Candidate à la présidence
Maryam Yunus Ebener
Maryam Yunus Ebener mariée, deux enfants. Conseillère administrative à Onex. Arrivée à Genève en 1982 comme réfugiée politique suite à l’invasion soviétique de l’Afghanistan. Scolarité à Genève, Licence en histoire économique et sociale à l’Université de Genève.
Chères Vertes, Chers Verts,
Je me présente pour un second mandat à la présidence de notre parti. J’ai consacré ces deux dernières années à maintenir son unité et à mettre en avant le pragmatisme et les compétences de nos élus. Leur force ne réside pas seulement dans leur conviction ou leur motivation, mais aussi dans leur aptitude remarquable à concrétiser le programme du parti, dans un climat politique turbulent où les arguments ont souvent moins d’importance que la posture.
Sollicitée à de nombreuses reprises par la presse, non pas sur le projet de société ou les valeurs des Vert.es, mais sur des affaires personnelles sans rapport à notre agenda politique, je me réjouis de recentrer mon travail sur les points suivants :
Maintenir la collaboration et l’alliance avec l’ensemble de la gauche.

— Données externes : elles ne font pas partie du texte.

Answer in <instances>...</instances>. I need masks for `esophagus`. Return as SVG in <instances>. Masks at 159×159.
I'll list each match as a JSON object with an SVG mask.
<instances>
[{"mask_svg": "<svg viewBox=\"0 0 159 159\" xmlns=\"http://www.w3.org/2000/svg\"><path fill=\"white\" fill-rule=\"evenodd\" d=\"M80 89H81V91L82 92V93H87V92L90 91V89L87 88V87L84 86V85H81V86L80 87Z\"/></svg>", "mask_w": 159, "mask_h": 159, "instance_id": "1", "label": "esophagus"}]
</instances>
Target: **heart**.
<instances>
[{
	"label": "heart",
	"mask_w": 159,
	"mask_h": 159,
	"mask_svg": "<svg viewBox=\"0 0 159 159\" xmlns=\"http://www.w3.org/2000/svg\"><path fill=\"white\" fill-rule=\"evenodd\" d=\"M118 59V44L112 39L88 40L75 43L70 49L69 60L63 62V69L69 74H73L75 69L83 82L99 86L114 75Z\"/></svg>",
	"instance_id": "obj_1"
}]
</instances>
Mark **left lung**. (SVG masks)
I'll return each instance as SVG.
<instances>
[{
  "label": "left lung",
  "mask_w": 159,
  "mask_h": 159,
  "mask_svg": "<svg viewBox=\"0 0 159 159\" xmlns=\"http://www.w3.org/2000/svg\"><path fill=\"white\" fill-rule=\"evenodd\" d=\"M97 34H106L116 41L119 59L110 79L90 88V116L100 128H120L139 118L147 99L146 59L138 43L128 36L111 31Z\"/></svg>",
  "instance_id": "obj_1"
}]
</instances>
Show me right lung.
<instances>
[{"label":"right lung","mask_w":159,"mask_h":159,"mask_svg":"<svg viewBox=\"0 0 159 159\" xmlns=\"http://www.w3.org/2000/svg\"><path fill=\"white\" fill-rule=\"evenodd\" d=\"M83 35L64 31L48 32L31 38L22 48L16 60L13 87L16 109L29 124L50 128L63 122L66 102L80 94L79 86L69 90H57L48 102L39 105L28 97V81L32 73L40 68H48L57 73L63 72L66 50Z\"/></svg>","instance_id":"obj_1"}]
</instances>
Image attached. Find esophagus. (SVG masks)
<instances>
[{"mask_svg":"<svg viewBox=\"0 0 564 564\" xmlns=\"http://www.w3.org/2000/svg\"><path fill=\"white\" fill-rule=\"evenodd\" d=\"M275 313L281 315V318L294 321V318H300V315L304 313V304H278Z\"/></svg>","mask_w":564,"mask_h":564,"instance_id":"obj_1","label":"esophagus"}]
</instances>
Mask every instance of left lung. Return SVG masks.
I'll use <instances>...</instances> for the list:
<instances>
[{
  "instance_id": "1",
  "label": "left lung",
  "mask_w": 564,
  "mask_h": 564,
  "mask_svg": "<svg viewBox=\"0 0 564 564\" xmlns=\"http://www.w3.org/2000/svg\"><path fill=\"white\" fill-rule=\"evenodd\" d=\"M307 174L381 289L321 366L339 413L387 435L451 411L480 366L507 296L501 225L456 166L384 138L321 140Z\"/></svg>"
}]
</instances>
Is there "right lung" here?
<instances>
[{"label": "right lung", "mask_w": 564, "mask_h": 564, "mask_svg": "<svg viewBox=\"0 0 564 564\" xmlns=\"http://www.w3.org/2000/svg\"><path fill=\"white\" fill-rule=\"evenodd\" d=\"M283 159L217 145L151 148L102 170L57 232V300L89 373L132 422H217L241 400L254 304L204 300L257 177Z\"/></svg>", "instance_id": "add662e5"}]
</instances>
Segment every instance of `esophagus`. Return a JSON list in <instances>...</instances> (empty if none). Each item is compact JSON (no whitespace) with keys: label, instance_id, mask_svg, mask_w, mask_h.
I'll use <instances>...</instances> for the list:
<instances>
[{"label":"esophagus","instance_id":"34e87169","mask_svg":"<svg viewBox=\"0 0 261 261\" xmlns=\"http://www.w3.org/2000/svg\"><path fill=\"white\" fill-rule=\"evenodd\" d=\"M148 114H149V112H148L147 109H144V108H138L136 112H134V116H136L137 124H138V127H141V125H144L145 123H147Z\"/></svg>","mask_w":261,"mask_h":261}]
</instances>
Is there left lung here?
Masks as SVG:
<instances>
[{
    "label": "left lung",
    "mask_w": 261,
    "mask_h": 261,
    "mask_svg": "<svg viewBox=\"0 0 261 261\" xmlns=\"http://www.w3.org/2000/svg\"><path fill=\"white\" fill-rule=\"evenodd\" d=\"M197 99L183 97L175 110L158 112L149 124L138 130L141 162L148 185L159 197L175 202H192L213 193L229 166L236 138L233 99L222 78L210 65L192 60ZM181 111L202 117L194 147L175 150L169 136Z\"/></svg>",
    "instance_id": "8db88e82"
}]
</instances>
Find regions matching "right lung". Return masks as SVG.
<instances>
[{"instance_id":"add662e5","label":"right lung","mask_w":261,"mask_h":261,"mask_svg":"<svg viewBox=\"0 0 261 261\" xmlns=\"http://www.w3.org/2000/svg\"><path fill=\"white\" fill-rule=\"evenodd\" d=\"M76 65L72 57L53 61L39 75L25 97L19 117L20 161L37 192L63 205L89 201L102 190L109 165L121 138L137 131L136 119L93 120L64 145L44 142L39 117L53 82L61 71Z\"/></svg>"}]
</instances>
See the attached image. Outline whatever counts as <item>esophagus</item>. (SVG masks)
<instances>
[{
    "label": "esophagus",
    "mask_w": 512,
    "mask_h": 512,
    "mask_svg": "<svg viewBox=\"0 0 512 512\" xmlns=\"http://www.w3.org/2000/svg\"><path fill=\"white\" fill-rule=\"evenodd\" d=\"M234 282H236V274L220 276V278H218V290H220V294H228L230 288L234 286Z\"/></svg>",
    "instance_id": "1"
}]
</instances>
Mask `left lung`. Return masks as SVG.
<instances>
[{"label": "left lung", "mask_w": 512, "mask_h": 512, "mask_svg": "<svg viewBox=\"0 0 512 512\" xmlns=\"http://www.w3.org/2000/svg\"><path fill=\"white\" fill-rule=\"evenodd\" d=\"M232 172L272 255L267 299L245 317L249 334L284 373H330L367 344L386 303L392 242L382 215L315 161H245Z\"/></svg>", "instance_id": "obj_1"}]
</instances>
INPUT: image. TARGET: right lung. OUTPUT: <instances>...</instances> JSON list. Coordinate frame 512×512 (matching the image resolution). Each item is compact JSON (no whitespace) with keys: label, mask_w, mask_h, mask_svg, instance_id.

Optimiser le fonctionnement du parti, de ses membres et de ses ressources lors des campagnes, qu’elles soient électorales ou liées à la récolte de signatures. Des ressources humaines ont déjà été engagées en ce sens, et il reste maintenant à en tirer des conclusions utiles sur le plan opérationnel.
Renforcer l’image du parti avec une communication positive, factuelle et surtout proactive, limitant au maximum les postures et les jugements de valeurs, car il me semble que notre parti gagne lorsqu’il se réfère avec pragmatisme au monde réel.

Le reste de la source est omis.